● **Text provided**
Spaceflight Now STS-111


Endeavour's spacewalkers discuss life in orbit
BY WILLIAM HARWOOD
STORY WRITTEN FOR CBS NEWS "SPACE PLACE" & USED WITH PERMISSION
Posted: June 14, 2002



  Spacewalkers
Franklin Chang-Diaz and Philippe Perrin chat with CBS' Peter King and William Harwood during an interview Friday. Photo: NASA TV/Spaceflight Now
 
For Franklin Chang-Diaz, blasting off aboard the shuttle Endeavour for a record-tying seventh space flight was all in a day's work. Taking his first spacewalk was another matter entirely. Asked if the experience was worth the wait, the Costa Rica-born astronaut said "Oh, absolutely, every minute of it."

"We still wake up with smiles on our faces even though we're tired," he said, floating in the station's Quest airlock module with fellow spacewalker Philippe Perrin. "It was a beautiful experience, it was for me, overcoming, especially the first EVA we did, when I was riding on the arm and got to see just a huge panorama of the world. It was to me an overcoming experience, I could hardly contain the emotions."

During their third and final spacewalk Thursday, Chang-Diaz and Perrin replaced the wrist joint in the station's $600 million robot arm, a critical piece of surgery that had to go well to permit continued assembly of the orbital outpost.

"It was a little bit challenging," Perrin told CBS Radio today. "We had to deal with things we did not expect. It was a long EVA, it took more than seven hours, which is a long, long time to spend in the suit, very tiring. So it was quite challenging.

"We could have expected better, but we also could have expected much worse, because we were doing major surgery on the arm. After you take the arm apart, you better (be able to) put it together, otherwise the station could not continue the assembly sequence."

At one point during one of his three spacewalks, Chang-Diaz told mission controllers it was difficult to find his way about in orbital darkness.

"I found that to be one of the biggest learning components that is not really reproduced well in the training," he said. "That is, the station is such a large spacecraft with so many appendages and directions that you have to think in a three-dimensional sense without reference to gravity at all.

"When we train in the water, we always have (an awareness of) the direction of gravity. It is impossible to eliminate that from your senses," he said. "And here, that does not exist anymore, so you have to rely entirely on visual cues. And of course when it's dark, you have very limited visibility. ... So it is easy to become disoriented and we take great pains to understand the road and have a clear roadmap to go from point A to point B."

● **Study material**
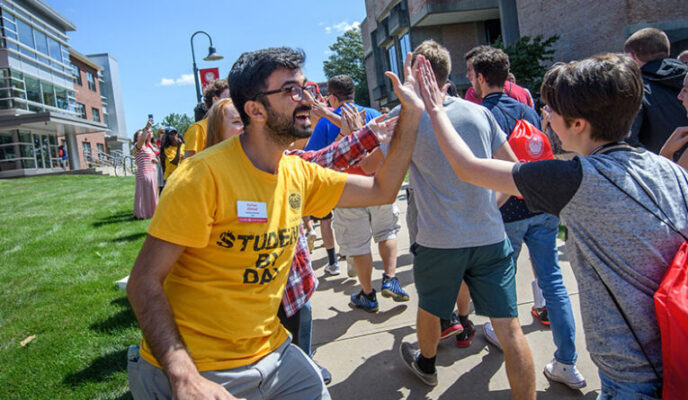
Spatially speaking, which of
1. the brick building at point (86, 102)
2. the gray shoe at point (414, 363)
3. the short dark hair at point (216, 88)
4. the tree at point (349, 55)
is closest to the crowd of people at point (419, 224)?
the gray shoe at point (414, 363)

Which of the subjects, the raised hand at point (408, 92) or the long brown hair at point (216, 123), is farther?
the long brown hair at point (216, 123)

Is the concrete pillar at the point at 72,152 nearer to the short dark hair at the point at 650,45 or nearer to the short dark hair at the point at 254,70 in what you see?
the short dark hair at the point at 254,70

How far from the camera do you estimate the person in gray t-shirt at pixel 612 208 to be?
5.12 feet

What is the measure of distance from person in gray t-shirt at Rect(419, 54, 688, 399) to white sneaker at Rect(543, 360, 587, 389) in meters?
1.39

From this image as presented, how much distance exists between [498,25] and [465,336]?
27.6 m

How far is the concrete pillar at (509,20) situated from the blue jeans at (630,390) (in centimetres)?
2224

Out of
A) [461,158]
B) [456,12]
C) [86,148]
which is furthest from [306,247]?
[86,148]

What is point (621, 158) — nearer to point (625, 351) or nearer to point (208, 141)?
point (625, 351)

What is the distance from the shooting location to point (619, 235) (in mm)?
1585

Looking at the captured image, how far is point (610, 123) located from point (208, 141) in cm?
215

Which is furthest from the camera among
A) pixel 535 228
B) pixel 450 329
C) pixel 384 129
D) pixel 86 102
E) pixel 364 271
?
pixel 86 102

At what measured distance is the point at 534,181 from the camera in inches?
66.8

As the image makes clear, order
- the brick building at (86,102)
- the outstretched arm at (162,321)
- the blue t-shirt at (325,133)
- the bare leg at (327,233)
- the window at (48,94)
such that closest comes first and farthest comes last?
1. the outstretched arm at (162,321)
2. the blue t-shirt at (325,133)
3. the bare leg at (327,233)
4. the window at (48,94)
5. the brick building at (86,102)

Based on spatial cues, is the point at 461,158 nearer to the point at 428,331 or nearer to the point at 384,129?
the point at 384,129
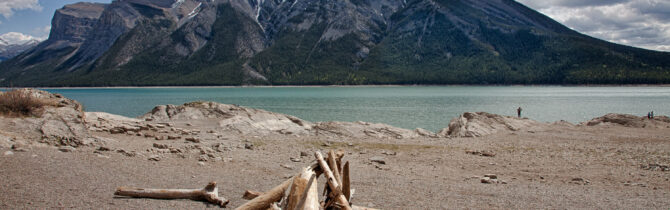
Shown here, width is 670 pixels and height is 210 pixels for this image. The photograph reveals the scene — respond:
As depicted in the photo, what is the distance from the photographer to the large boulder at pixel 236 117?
76.6 ft

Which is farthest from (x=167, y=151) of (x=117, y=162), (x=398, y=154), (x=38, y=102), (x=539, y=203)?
(x=539, y=203)

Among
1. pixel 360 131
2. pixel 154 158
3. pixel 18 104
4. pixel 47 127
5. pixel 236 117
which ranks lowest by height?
pixel 360 131

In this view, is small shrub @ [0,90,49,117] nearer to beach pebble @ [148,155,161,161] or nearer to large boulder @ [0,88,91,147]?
large boulder @ [0,88,91,147]

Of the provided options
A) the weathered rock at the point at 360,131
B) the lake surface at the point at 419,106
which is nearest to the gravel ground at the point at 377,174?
the weathered rock at the point at 360,131

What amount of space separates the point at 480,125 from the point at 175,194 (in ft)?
76.0

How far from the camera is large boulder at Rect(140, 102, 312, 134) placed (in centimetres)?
2336

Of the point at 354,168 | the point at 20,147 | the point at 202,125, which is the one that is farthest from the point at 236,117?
the point at 20,147

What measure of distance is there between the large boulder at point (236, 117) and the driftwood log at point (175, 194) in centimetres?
1472

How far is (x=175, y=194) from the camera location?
7.65 metres

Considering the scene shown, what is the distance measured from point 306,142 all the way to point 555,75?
629 feet

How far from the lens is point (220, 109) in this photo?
1098 inches

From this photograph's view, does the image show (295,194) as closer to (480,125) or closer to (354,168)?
(354,168)

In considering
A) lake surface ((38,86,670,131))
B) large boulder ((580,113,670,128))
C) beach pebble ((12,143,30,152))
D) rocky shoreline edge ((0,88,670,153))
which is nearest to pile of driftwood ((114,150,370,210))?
beach pebble ((12,143,30,152))

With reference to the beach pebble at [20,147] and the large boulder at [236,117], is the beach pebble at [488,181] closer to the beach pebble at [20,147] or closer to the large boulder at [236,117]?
the beach pebble at [20,147]
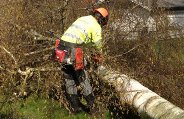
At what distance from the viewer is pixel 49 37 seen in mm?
8492

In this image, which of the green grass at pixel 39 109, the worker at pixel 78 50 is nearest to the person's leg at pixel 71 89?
the worker at pixel 78 50

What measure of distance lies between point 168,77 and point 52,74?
246 cm

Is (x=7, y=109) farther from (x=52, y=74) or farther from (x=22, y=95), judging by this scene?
(x=52, y=74)

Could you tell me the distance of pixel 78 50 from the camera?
688 cm

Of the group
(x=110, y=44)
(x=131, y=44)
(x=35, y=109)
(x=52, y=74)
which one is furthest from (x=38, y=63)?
(x=131, y=44)

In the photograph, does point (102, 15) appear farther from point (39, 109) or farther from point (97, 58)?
point (39, 109)

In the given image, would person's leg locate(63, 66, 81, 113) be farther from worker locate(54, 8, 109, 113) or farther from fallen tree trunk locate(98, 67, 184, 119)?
fallen tree trunk locate(98, 67, 184, 119)

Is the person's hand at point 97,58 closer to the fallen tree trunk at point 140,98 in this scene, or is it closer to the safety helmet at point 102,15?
the fallen tree trunk at point 140,98

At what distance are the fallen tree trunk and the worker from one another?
44 cm

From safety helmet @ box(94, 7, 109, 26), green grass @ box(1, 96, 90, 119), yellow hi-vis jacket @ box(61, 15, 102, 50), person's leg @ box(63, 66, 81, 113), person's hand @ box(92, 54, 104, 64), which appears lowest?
green grass @ box(1, 96, 90, 119)

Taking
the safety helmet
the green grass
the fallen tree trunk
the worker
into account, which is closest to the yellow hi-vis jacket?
the worker

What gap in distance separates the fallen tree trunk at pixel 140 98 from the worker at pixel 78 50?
1.46ft

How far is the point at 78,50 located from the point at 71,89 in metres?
0.77

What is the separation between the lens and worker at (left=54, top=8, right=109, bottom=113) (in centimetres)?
691
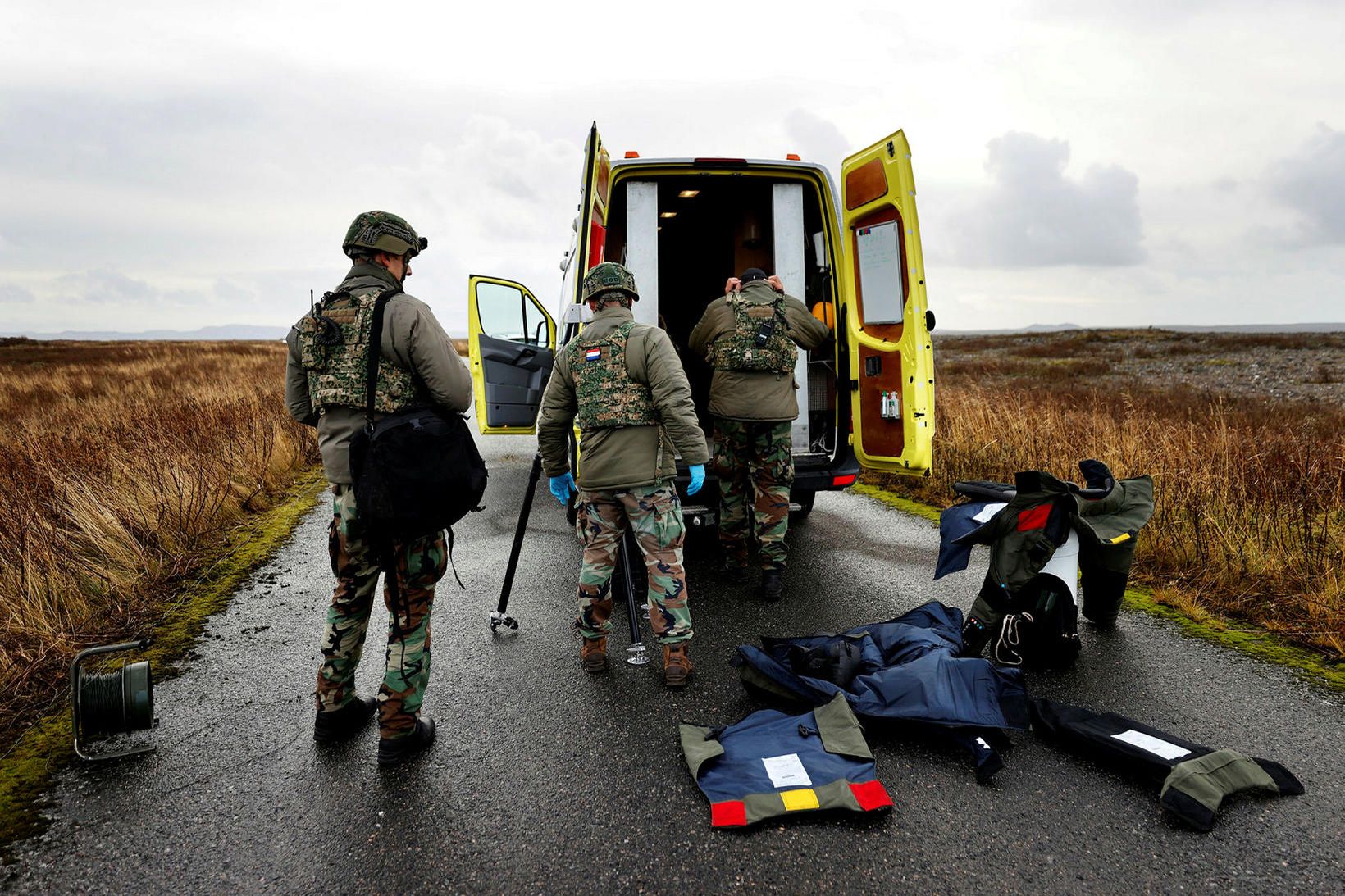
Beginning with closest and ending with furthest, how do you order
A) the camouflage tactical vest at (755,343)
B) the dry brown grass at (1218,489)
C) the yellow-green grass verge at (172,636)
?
the yellow-green grass verge at (172,636), the dry brown grass at (1218,489), the camouflage tactical vest at (755,343)

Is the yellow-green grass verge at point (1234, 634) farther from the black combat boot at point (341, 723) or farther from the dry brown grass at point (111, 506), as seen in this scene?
the dry brown grass at point (111, 506)

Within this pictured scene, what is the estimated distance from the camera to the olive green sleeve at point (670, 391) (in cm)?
309

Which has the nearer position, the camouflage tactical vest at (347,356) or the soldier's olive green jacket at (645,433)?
the camouflage tactical vest at (347,356)

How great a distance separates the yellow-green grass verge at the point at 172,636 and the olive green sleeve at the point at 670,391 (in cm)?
254

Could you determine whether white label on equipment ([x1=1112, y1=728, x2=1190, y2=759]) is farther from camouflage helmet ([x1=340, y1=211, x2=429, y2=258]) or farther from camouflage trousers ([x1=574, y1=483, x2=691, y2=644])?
camouflage helmet ([x1=340, y1=211, x2=429, y2=258])

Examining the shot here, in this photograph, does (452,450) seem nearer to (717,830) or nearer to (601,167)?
(717,830)

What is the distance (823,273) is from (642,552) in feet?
9.41

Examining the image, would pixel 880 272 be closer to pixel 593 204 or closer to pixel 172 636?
pixel 593 204

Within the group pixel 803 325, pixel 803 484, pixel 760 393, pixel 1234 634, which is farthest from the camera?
pixel 803 484

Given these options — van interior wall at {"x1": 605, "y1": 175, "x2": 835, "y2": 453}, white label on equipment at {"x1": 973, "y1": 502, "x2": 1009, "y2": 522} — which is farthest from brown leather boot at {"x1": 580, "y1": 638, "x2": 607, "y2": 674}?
van interior wall at {"x1": 605, "y1": 175, "x2": 835, "y2": 453}

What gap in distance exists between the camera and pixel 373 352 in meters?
2.37

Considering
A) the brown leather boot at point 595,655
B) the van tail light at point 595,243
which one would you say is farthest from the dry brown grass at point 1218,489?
the van tail light at point 595,243

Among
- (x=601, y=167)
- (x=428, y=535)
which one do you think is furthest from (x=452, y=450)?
(x=601, y=167)

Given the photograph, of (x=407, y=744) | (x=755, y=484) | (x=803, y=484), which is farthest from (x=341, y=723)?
(x=803, y=484)
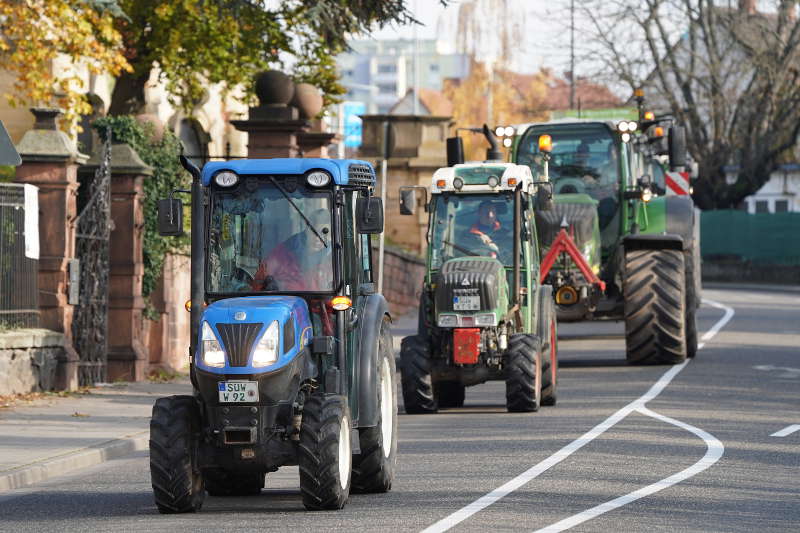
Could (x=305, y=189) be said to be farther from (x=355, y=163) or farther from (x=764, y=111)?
(x=764, y=111)

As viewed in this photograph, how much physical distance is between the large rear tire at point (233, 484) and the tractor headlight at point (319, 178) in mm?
2114

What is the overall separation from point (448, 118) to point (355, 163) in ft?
98.5

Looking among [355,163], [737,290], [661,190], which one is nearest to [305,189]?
[355,163]

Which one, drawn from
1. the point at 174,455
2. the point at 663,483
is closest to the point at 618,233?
the point at 663,483

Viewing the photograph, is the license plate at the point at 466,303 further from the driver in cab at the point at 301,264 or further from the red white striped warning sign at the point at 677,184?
the red white striped warning sign at the point at 677,184

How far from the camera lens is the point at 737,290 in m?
55.1

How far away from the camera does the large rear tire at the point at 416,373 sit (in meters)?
18.9

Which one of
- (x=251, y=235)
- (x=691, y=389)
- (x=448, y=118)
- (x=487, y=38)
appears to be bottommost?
(x=691, y=389)

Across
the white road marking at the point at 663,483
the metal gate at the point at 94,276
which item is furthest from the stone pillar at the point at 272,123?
the white road marking at the point at 663,483

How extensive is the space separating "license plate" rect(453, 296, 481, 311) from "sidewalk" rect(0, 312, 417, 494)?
11.1 feet

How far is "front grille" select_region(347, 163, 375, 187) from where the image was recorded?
12617mm

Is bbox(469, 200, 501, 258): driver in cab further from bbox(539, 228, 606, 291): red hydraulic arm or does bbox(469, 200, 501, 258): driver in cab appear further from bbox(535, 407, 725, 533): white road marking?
bbox(539, 228, 606, 291): red hydraulic arm

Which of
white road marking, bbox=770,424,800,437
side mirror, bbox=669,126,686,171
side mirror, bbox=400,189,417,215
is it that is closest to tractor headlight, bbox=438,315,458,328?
side mirror, bbox=400,189,417,215

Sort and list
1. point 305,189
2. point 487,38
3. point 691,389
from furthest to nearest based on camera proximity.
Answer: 1. point 487,38
2. point 691,389
3. point 305,189
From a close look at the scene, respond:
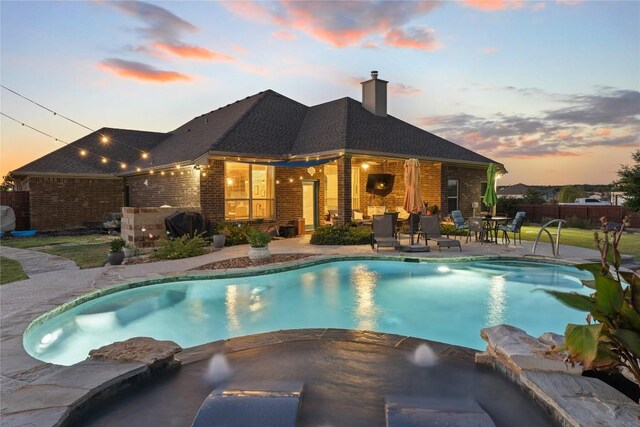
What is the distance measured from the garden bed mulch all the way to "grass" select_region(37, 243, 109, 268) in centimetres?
317

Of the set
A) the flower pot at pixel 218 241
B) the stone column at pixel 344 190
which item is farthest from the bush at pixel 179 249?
the stone column at pixel 344 190

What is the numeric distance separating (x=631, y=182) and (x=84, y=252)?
77.4 feet

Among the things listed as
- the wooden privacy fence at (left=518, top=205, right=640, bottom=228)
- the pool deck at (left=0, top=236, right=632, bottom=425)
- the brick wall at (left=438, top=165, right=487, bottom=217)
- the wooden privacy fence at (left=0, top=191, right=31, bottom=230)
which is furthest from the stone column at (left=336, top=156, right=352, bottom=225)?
the wooden privacy fence at (left=0, top=191, right=31, bottom=230)

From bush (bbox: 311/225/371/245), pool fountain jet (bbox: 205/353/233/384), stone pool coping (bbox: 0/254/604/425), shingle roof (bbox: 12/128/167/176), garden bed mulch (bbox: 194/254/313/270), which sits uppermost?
shingle roof (bbox: 12/128/167/176)

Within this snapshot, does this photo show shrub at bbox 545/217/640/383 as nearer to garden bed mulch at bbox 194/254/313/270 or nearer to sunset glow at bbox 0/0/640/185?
garden bed mulch at bbox 194/254/313/270

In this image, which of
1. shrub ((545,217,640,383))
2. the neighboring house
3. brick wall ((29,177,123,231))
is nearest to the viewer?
shrub ((545,217,640,383))

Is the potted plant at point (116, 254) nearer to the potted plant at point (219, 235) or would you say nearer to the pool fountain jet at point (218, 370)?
the potted plant at point (219, 235)

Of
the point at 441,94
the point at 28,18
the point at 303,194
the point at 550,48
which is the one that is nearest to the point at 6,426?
the point at 28,18

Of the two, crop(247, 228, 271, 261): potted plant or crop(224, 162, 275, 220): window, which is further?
crop(224, 162, 275, 220): window

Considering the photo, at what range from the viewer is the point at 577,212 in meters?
23.0

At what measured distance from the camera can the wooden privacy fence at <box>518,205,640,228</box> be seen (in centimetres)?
2024

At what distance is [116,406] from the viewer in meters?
3.16

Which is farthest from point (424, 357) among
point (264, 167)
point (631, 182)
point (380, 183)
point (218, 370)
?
point (631, 182)

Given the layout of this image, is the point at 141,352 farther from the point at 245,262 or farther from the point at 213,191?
the point at 213,191
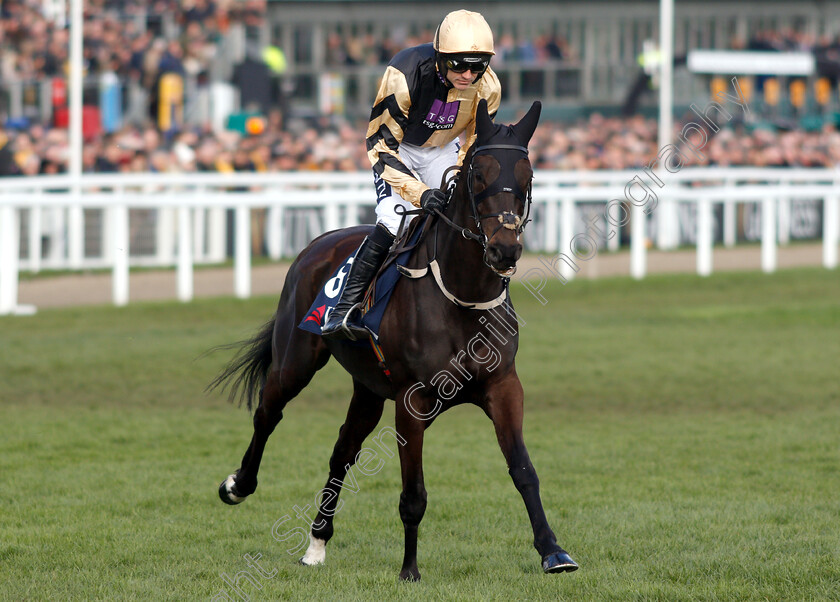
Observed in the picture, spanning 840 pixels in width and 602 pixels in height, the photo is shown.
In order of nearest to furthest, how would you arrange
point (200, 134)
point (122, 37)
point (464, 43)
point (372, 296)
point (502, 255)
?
1. point (502, 255)
2. point (464, 43)
3. point (372, 296)
4. point (200, 134)
5. point (122, 37)

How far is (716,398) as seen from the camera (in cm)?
838

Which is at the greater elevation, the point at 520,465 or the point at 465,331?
the point at 465,331

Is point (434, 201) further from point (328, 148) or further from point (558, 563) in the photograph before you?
point (328, 148)

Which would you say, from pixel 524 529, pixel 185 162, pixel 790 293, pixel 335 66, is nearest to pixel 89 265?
pixel 185 162

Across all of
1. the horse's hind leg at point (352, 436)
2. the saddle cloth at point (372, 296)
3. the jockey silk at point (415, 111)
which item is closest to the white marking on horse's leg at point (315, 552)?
the horse's hind leg at point (352, 436)

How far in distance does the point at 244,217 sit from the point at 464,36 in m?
7.84

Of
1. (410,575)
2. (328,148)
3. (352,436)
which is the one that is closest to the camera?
(410,575)

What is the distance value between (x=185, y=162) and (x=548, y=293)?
17.7ft

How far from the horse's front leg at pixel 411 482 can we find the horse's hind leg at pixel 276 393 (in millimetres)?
918

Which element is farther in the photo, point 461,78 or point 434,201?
point 461,78

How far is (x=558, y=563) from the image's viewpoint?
407cm

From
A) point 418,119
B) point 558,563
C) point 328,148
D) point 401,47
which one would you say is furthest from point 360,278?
point 401,47

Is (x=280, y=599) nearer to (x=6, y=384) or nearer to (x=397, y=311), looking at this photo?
(x=397, y=311)

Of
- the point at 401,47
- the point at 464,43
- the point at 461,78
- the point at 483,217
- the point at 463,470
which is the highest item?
the point at 401,47
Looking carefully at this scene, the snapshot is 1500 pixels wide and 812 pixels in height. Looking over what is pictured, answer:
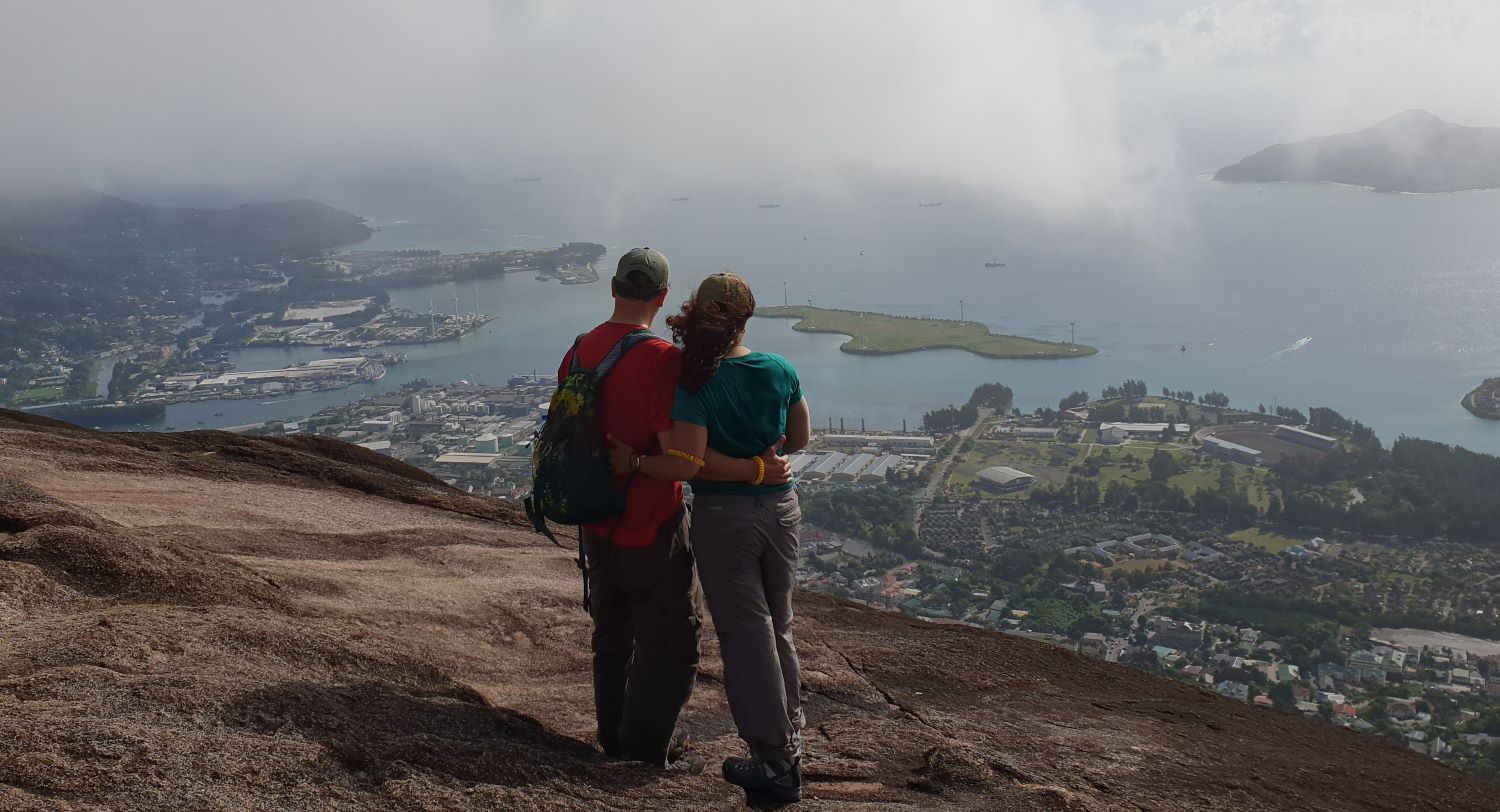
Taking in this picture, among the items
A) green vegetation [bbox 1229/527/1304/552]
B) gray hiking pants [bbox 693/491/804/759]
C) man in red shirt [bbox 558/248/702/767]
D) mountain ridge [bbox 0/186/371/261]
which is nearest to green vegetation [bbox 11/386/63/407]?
mountain ridge [bbox 0/186/371/261]

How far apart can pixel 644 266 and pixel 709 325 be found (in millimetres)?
364

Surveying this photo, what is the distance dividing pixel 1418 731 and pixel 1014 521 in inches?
530

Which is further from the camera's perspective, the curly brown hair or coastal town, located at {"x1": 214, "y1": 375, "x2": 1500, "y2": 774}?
coastal town, located at {"x1": 214, "y1": 375, "x2": 1500, "y2": 774}

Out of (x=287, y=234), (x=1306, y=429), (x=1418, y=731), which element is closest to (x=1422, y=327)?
(x=1306, y=429)

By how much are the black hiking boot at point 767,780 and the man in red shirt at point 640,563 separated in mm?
307

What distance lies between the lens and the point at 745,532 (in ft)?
12.9

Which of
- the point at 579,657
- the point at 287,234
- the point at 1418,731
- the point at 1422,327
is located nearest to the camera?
the point at 579,657

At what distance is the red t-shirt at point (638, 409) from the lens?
3920 mm

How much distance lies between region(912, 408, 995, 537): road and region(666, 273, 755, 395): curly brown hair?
2432cm

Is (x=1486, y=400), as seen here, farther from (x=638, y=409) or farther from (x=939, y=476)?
(x=638, y=409)

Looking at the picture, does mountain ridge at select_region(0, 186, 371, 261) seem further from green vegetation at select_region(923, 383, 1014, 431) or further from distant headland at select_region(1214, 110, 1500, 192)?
distant headland at select_region(1214, 110, 1500, 192)

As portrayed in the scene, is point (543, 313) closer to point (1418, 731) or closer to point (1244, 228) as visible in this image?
point (1418, 731)

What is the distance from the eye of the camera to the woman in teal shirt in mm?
3838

● **Things to do**
1. Answer these questions using the article on Endeavour's spacewalkers.
(a) Which record-tying space flight was the Endeavour launch for Franklin Chang-Diaz?
(b) What did Chang-Diaz and Perrin replace during their third and final spacewalk?
(c) In which module of the station were the two spacewalkers floating when Chang-Diaz described the experience?
2. Print the passage of the article on Endeavour's spacewalkers from "During their third" up to and including "was quite challenging.".
3. Carry on the article about Endeavour's spacewalkers from the point where it currently ends.

● **Written answers**
1.
(a) His seventh space flight.
(b) The wrist joint in the station's $600 million robot arm.
(c) The Quest airlock module.

2.
During their third and final spacewalk Thursday, Chang-Diaz and Perrin replaced the wrist joint in the station's $600 million robot arm, a critical piece of surgery that had to go well to permit continued assembly of the orbital outpost.

"It was a little bit challenging," Perrin told CBS Radio today. "We had to deal with things we did not expect. It was a long EVA, it took more than seven hours, which is a long, long time to spend in the suit, very tiring. So it was quite challenging.

3.
During Endeavour's return to Earth Monday, Perrin will be strapped in on the shuttle's lower deck, along with the station's returning crew members. Expedition 5 commander Yuri Onufrienko, Daniel Bursch and Carl Walz were launched to the station Dec. 5. When they land Monday, they will set a new U.S. endurance record of 194 days.

All three will make the return to Earth resting on their backs in cushioned recumbent seats. Perrin will be sitting with them on the lower deck to provide assistance if needed.

"My duty there is to make them as comfortable as we can before we enter the atmosphere and then as soon as we land and the wheels stop, I need to be able to help them if they don't feel well, or give them some water, very basic things," Perrin said. "My role would be very important in case of an emergency. If we had to, for some reason, bail out of the orbiter or do anything fancy, I would have to take them out of the orbiter because they would not be able to walk out."

NASA managers currently are re-assessing the long-range goals of the space station project. Plans to increase crew size to six or seven, which would include full-time fliers from other partner nations, are on hold pending completion of budget and technical reviews.

For his part, Chang-Diaz said it is "essential" to get astronauts representing the station's partner nations on board at some point.

"The space program has become a world wide activity and the merging of all these nations together, I think, in a very clear way contributes to peace and the understanding of nations.

"We have brought people from many different backgrounds into space and I think the environment they are beginning to see, as they view the whole planet from the vantage of orbital altitude, creates this sense of wholeness and (a) planetary sense rather than a very nationalistic or very narrow view of how society ought to be. So I think the space program brings along with it not only the technical advances but also the social changes that are going to improve the quality of life on the planet."